Economic factor and natural area—the forest stands at the crossroads of strong societal demands. At the same time, sustainable forestry provides opportunities for climate protection. At the leading international trade show INTERFORST in Munich, the economy, politics and science present the major trends, discuss challenges and show solutions every four years.
Wood is an all-rounder—and so commonplace that many do not even realize it: whether transformed into toys, paper, floor coverings, wooden tables or front doors – around 76 million cubic meters of timber are harvested annually in Germany and approximately 525 million throughout Europe (German Ministry of Food and Agriculture; Eurostat). The demand for this renewable resource is unbroken. "Forestry is often an underestimated dimension", states Martina Ehrnsperger, Exhibition Director of INTERFORST. "It is a modern industry operating between regional commercialization and international markets, though. Digitalization and high-tech machines have long since found their way into this sector. Climate protection plays an important role as well."
Timber as an economic factor
In the European Union, approximately 60 percent of the forests are privately owned – and Germany, too, is a country of forest owners: 48 percent of the forests are in the hands of around two million private forest owners. The rest consists of municipal and corporate as well as state and federal forests. The forest is an economic area for a great number of forestry operations as well as wood-processing industries—and not only in the rural areas. In Germany, the Forestry and Wood Cluster has some 1.1 million employees working at about 130,000 companies. Sales revenues generated from the forest and its products amount to some 180 billion euros annually. "Therefore, the Forestry and Wood Cluster is part of the economic backbone of the Federal Republic of Germany", states Philipp Freiherr zu Guttenberg, President of the Federation of German Forest Owners [Arbeitsgemeinschaft Deutscher Waldeigentümer – AGDW – Die Waldeigentümer].
Wood—a chance for climate protection
All protective and recreational services ensured by the forests are financed by the timber yields. At the same time, wood is a climate-friendly replacement for fossil resources, for example as a renewable energy source, such as wood chips or pellets. Durable wood products, such as furniture or houses, are also durable carbon reservoirs.
Research is working to further develop these potentials. "Wood as a raw material is synonym for an exciting and highly innovative future field", explains Prof. Dr. Klaus Richter from the Chair of Wood Science of the Technical University of Munich (TUM) and Head of the TUM Research Laboratory Wood. Among other things, wood is decomposed into its elements because in the liquefied state it can be given any shape by injection-molding. Pressed or foamed wood is a high-quality insulation material.
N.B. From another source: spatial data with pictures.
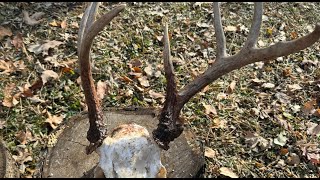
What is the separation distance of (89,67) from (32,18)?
2906mm

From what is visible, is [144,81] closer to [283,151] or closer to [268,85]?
[268,85]

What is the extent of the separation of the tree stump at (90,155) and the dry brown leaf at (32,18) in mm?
2274

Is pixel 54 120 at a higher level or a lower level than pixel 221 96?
lower

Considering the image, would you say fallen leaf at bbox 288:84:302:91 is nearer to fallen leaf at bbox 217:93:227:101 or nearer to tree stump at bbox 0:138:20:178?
fallen leaf at bbox 217:93:227:101

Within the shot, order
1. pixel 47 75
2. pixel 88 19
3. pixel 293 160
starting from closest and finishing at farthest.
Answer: pixel 88 19 → pixel 293 160 → pixel 47 75

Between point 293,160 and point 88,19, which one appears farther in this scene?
point 293,160

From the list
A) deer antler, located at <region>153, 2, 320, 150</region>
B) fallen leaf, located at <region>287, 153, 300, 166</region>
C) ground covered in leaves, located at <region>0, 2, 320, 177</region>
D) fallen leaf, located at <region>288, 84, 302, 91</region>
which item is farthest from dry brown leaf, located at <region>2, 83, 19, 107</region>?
fallen leaf, located at <region>288, 84, 302, 91</region>

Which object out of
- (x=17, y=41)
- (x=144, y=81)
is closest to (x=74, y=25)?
(x=17, y=41)

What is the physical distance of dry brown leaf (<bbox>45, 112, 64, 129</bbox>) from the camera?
3.96m

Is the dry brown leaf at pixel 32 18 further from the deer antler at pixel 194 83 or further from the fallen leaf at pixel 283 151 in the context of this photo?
the fallen leaf at pixel 283 151

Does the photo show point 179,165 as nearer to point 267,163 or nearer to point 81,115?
point 81,115

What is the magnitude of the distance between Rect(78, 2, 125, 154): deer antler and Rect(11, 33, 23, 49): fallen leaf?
2.34 metres

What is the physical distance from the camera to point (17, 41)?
4.81 m

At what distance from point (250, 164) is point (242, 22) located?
7.37 feet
A decisive criterion for the use of wood over many years, particularly in building constructions, is its resistance again biological and physical impacts, such as fungi, insects, fire and UV radiation. "Therefore, research is developing new procedures of thermal and chemical adaptation of wood, which can do without environmentally harmful substances", states Prof. Dr. Richter who is also a member of the INTERFORST Program Committee.
Trend towards diversity in the forest
Whether in forestry or as products—the spruce was considered as the ne plus ultra in the past. However, climate change and forest restructuring pursued by politicians ensure that other types of wood, above all deciduous wood species are exploited as well. "For the timber industry, this means that it has to adapt its production and exploitation processes, supported by comprehensive technology developments", explains Prof. Dr. Richter. The diversity of deciduous wood species and their properties actually constitutes a challenge, whether during cutting, wood drying, and particularly when gluing or coating surfaces. "New composite and hybrid materials with wood and wood-based fibers as well as a great number of combination partners are therefore a major topic. These materials allow for efficient constructions made from wood and other bio-based construction materials", states the scientist.
A country plenty of trees—sustainably used
Those who use and consume wood do not have to worry about the continued existence of forests in Germany. Germany is the most densely wooded country of Central Europe. More than seven billion trees grow on an area covering 11.4 million hectares. This is slightly more than one third of the national territory (German Ministry of Food and Agriculture). And the forest area is even increasing, just like the timber stock in the German forests. More trees are being grown than are being cut down. At the same time, ever more stable mixed forests and a rising proportion of old and dead trees, also in the industrial forests, enhance biodiversity. However, new risks resulting from climate change, pollutants in the air and in the soil or specific tree diseases require permanent efforts to keep forests healthy. Sustainable forestry is also the objective of the European Union. Here, 41 percent of the land area are forested and this area is growing – a great diversity of situations being present depending on the individual EU member states (Eurostat).
"With our sustainable forestry and our forest management, we are making a decisive contribution to the forests' preservation, to climate protection and to providing a recreational area where people can find rest and recovery", states Philipp Freiherr zu Guttenberg. "We can offer both: economy and ecology. Not only do we ensure that the balance between exploitation and nature conservation is maintained, we also supply the ecological raw material par excellence. Wood is versatile and innovative and could play a far greater role in the decarbonization of our economy."